>>>>>
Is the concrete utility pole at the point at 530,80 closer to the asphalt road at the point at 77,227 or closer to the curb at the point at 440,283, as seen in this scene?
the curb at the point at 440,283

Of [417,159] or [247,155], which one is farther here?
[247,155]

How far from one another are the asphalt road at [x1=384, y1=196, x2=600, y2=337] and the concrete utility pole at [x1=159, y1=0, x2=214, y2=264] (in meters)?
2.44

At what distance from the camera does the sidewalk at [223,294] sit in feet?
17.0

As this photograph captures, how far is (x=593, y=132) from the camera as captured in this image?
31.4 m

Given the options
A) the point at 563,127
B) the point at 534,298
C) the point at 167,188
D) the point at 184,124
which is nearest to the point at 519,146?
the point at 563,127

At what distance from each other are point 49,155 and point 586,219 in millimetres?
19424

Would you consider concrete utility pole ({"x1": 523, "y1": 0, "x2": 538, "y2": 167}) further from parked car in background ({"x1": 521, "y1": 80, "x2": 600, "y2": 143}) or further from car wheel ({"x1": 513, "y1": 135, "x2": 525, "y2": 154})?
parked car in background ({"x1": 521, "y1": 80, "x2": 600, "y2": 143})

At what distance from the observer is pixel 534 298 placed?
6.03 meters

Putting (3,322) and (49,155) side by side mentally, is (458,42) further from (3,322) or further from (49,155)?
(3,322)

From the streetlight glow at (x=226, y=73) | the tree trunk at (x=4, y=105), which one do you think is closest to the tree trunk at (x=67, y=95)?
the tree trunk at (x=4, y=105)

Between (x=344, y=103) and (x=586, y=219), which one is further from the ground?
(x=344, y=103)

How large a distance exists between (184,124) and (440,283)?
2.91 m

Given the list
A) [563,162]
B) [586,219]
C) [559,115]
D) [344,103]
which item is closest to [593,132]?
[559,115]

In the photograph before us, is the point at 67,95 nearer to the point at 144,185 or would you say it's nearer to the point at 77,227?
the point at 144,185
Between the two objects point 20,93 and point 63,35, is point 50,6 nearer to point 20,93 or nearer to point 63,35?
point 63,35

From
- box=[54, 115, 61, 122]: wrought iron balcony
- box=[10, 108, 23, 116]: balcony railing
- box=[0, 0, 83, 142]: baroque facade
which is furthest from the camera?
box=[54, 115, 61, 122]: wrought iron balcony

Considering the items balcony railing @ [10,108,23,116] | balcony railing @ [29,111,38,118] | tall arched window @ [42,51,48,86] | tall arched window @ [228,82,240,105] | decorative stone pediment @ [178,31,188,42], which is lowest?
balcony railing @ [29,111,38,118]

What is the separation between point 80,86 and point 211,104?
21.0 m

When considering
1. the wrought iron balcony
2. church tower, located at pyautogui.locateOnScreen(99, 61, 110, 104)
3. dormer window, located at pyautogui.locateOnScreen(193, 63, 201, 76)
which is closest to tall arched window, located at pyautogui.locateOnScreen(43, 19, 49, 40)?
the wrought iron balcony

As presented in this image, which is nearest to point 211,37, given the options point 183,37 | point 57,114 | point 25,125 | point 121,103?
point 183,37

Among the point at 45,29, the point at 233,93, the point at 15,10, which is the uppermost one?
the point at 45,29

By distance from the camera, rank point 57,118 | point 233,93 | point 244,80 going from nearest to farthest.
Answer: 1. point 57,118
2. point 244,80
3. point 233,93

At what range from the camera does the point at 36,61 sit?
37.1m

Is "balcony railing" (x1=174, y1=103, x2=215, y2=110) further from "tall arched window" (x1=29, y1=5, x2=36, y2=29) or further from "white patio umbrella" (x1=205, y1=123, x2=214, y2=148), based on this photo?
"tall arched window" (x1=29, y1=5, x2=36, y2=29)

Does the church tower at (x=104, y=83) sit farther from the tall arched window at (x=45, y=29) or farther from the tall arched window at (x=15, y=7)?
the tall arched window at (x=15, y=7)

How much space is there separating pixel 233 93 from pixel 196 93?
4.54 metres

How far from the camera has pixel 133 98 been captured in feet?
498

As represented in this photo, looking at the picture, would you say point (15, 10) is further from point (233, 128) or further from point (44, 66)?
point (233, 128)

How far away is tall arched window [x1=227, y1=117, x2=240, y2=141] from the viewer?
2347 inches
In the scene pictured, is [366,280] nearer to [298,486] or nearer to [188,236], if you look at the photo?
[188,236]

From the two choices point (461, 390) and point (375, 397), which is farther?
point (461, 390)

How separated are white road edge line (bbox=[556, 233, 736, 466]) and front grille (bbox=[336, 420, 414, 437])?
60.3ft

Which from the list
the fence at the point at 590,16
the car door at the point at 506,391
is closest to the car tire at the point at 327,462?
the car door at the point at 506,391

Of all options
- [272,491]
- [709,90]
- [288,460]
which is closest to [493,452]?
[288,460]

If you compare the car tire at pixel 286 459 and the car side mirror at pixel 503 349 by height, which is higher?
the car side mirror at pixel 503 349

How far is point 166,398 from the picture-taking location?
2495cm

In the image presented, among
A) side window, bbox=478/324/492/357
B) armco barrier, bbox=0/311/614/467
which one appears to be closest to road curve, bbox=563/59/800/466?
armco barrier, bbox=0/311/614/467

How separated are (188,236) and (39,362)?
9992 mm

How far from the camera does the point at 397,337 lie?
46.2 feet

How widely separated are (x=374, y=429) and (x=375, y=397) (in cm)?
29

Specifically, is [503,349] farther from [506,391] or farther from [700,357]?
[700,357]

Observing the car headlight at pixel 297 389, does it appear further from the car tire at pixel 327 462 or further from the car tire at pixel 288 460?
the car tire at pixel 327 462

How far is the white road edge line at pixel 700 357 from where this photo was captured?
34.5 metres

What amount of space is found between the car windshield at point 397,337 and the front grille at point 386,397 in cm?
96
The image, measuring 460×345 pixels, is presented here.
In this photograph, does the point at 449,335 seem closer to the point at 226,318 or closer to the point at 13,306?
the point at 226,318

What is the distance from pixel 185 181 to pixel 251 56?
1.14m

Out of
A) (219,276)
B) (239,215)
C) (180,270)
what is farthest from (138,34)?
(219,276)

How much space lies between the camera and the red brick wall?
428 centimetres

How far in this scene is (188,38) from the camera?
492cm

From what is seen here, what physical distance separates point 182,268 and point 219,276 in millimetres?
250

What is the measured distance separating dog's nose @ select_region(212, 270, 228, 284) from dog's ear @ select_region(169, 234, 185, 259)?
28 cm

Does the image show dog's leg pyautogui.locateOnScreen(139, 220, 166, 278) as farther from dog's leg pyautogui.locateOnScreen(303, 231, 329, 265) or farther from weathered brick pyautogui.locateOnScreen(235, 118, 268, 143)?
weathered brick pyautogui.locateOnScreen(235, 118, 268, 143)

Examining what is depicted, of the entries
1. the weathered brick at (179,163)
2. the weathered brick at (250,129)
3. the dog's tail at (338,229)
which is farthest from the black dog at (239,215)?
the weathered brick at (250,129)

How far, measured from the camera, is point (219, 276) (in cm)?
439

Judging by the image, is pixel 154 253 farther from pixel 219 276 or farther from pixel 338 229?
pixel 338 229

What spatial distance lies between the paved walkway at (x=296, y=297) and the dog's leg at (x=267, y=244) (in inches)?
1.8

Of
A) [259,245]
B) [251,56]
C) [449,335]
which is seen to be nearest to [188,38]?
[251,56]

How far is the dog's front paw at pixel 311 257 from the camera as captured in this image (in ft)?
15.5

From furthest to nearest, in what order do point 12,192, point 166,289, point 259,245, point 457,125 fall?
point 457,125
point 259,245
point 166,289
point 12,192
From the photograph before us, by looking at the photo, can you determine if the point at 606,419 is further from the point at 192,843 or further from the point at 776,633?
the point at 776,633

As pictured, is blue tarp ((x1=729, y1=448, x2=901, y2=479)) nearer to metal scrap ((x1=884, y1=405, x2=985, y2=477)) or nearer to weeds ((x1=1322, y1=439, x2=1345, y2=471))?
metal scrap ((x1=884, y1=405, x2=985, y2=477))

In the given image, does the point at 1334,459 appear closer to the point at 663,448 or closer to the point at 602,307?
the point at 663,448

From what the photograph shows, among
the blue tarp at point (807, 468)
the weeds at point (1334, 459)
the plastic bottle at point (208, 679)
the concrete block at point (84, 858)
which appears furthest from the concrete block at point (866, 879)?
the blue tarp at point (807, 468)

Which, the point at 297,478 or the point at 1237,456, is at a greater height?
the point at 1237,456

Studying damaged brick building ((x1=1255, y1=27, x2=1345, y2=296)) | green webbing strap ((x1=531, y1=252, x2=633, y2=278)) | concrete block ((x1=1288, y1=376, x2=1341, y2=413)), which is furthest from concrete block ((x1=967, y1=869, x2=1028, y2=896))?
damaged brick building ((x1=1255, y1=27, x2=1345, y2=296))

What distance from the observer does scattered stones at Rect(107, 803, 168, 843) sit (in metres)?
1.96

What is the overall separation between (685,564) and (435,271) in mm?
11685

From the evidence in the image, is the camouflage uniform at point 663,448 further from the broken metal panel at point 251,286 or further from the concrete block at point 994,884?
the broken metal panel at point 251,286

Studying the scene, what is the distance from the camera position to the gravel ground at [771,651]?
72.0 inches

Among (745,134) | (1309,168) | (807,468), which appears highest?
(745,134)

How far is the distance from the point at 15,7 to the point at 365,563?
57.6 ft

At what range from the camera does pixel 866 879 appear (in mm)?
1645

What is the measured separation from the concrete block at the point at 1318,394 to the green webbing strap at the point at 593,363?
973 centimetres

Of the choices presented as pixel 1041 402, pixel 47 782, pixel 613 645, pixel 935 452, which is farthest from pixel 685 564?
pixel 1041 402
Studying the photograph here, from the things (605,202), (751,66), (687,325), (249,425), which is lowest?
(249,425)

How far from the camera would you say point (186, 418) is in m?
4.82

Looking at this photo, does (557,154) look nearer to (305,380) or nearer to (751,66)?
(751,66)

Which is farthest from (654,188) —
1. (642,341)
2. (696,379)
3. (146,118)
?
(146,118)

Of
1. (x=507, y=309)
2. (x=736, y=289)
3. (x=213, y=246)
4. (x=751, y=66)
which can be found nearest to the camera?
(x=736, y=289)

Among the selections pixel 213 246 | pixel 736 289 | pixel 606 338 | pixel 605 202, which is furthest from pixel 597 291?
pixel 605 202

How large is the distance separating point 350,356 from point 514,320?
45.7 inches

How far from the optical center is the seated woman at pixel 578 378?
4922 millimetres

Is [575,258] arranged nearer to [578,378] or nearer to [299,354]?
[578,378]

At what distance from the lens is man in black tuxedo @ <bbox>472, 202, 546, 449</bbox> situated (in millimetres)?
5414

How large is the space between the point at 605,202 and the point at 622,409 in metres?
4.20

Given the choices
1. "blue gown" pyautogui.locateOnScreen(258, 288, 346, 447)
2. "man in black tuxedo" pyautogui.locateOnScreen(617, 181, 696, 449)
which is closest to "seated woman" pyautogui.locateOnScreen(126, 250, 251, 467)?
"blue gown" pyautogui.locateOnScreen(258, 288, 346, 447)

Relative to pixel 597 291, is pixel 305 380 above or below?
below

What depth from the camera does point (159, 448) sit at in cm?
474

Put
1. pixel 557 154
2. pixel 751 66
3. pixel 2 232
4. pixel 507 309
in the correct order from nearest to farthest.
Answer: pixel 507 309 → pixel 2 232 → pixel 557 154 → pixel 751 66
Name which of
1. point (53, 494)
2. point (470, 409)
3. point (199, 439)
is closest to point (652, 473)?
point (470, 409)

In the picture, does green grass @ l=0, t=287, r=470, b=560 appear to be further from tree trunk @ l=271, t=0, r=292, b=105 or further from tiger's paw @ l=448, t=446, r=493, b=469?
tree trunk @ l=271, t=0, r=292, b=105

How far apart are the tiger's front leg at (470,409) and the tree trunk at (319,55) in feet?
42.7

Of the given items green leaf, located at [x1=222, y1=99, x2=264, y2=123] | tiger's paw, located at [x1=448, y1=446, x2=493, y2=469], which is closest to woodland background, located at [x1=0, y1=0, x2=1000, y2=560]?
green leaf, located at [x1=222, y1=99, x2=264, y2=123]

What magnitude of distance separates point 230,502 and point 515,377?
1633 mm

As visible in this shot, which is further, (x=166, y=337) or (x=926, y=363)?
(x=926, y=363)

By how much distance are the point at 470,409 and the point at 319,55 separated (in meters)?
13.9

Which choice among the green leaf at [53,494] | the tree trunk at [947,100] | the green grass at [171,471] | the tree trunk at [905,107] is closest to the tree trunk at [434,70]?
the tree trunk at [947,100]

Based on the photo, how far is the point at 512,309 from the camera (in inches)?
<<<<<
- **What you should do**: Find every line above that contains the string "inches" and copy each of those lines in full. Case matters, so count only matches with the same capitalization.

- **Worked answer**:
2347 inches
What spatial distance lies between the paved walkway at (x=296, y=297) and the dog's leg at (x=267, y=244) (in inches)?
72.0 inches
45.7 inches
Based on the photo, how far is the point at 512,309 from the camera (in inches)?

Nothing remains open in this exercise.